"I can help you find someone who is", or "I think there are indicators it's worth getting it checked by someone who is" are a couple that spring to mind.
Unacceptable endings include:
"I don't think there is"
"It's only small and so I wouldn't bother getting it treated"
"The tongue looks to have great movement to me"
"Baby can stick their tongue out so a tie isn't the problem"
"Even if there is treating it wouldn't help"
Because if you're not trained to assess, where do you get off ethically or insurance wise making any sort of recommendation beyond seeing someone who is? "I'm not trained but"doesn't excuse what follows when you are deterring someone from fully exploring their problem.
I'm not trained in appropriate healing of a caesarean scar, therefore should a mum ask me about hers I don't reply "I'm not trained but it looks fine to me, I wouldn't call your midwife"; instead I call for my colleague or refer to an appropriately qualified professional. Similarly should something I observe or hear during our session lead me to have concerns about an area other than mine - I would tell the mum these indicators led me to believe she should speak to her healthcare provider. The risks of not doing so could be significant, what is to be gained by working outside of your remit?
Lactation is no different. Early incorrect advice and support can have long lasting consequences. Whilst it can be easy to think looking at a few pictures and joining a forum does a tongue tie expert make, like most areas it's only when you begin to learn more do you realise how little you may know.
As I've covered before, the ever shrinking NHS budget for lactation - which is all about lip-service and not about practical help is compounding the problem. Some areas don't have anyone trained, so better to take a punt right?
Except someone not appropriately trained might not notice that whilst the baby can protrude with a small mouth, they are unable to do so with the wide gape required to breastfeeding.

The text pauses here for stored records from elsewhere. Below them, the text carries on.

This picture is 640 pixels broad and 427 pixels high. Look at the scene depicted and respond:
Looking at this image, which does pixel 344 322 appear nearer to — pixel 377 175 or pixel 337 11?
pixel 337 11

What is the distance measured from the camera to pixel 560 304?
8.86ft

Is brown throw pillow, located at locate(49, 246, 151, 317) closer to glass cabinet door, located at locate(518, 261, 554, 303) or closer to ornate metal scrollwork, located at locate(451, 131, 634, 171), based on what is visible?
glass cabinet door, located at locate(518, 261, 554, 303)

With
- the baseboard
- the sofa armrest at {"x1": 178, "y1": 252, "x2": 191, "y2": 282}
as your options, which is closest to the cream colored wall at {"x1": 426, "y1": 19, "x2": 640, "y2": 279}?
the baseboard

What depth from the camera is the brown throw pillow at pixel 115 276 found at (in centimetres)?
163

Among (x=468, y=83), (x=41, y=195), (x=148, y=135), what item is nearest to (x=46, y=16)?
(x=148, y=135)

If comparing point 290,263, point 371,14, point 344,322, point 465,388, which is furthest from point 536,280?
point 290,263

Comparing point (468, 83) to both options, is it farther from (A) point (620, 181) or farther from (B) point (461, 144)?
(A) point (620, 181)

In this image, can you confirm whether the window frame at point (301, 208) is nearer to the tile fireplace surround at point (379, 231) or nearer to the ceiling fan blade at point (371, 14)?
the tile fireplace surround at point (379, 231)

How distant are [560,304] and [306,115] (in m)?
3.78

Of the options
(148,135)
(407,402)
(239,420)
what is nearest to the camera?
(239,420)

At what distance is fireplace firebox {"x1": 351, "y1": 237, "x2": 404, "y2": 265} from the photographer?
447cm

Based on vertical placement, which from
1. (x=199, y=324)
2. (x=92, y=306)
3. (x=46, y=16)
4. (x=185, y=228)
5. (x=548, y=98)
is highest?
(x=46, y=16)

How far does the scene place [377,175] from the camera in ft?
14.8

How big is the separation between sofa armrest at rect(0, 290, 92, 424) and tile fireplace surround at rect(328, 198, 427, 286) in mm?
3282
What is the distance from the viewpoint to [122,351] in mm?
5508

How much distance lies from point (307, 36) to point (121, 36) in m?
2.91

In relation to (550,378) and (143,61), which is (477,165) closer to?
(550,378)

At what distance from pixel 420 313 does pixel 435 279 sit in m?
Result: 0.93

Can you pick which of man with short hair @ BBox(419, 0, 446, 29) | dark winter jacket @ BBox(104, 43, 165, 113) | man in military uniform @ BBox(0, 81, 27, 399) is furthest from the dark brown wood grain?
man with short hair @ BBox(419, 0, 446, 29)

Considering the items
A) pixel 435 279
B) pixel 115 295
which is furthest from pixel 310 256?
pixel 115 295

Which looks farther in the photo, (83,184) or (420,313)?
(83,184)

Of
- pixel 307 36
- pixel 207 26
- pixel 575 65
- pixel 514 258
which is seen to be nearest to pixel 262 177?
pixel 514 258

They may have no experience of the typical feeding sequence or patterns that babies with a compromised transfer often display - instead telling the mum to feed more frequently, that the baby just "chooses" to eat frequently or that they need try a new hold.
They may not notice the lack of tongue elevation or peristalsis, or know what a normal suck/swallow pattern is. Just this weekend I was told by a couple that their baby had been found to have a very organised sucking pattern with excellent movement. I asked who had diagnosed this and was told it was her breastfeeding worker, who wasn't trained in tongue tie but had a good idea. In fact the baby had a tongue thrust and a disorganised sucking pattern, with virtually no lateral movement and "snap-back"; rendering him unable to maintain a deep latch and regularly falling off entirely. The incorrect diagnosis simply delayed the parents seeking further help for several weeks, confident things would spontaneously resolve if only they could master the "flipple" or some other "advanced latching technique" *cough*.
They may not have the skills to explore why a mum with oversupply has breasts that haven't appropriately regulated. They may misdiagnose a disorganised swallow pattern (which can result in coughing and spluttering) as an oversupply - often with disastrous consequences if what follows is a technique to reduce it.
They may not have the skills to notice a baby is compensating rather than using his mouth, lips and tongue appropriately - and thus is relying on said oversupply for his calories. Nor understand why that shallow latch results in a baby quickly falling asleep - in their ignorance labelling them lazy. They may not have learnt about all the facial nerves and how skilled feeding is sometimes about more than just positioning and attachment.
They may not realise that quality and composition of the baby's stool, is just as important as the frequency in telling us whether baby is taking a balanced feed.
And what happens when people don't realise things? We move from fact to fiction. This was sent to me by several mums yesterday from a Facebook breastfeeding group. I've removed all the details for privacy reasons, but it's a perfect example of what I hear week in and out at my sessions.
There is so much wrong with this that I alternating between head shaking with a few expletives, and wondering where one "breastfeeding consultant" could pull so much bullshit from.
I can safely say that in the 90 hours of education in human lactation and 1000 practice hours undertaken to qualify as an IBCLC, we never covered the "dainty lazy feeder". Nor was it ever covered in any of the massive text books I ploughed through, but that's probably because they're based on science and evidence rather than woo-woo.
I did start to outline all the ways this showed not only ignorance and a lack of understanding about numerous aspects of lactation and attachment to the breast - but I've given up as I simply don't have several hours spare.
Suffice to say if someone tells you "they're not qualified but" - go home and dig out the number of someone who is.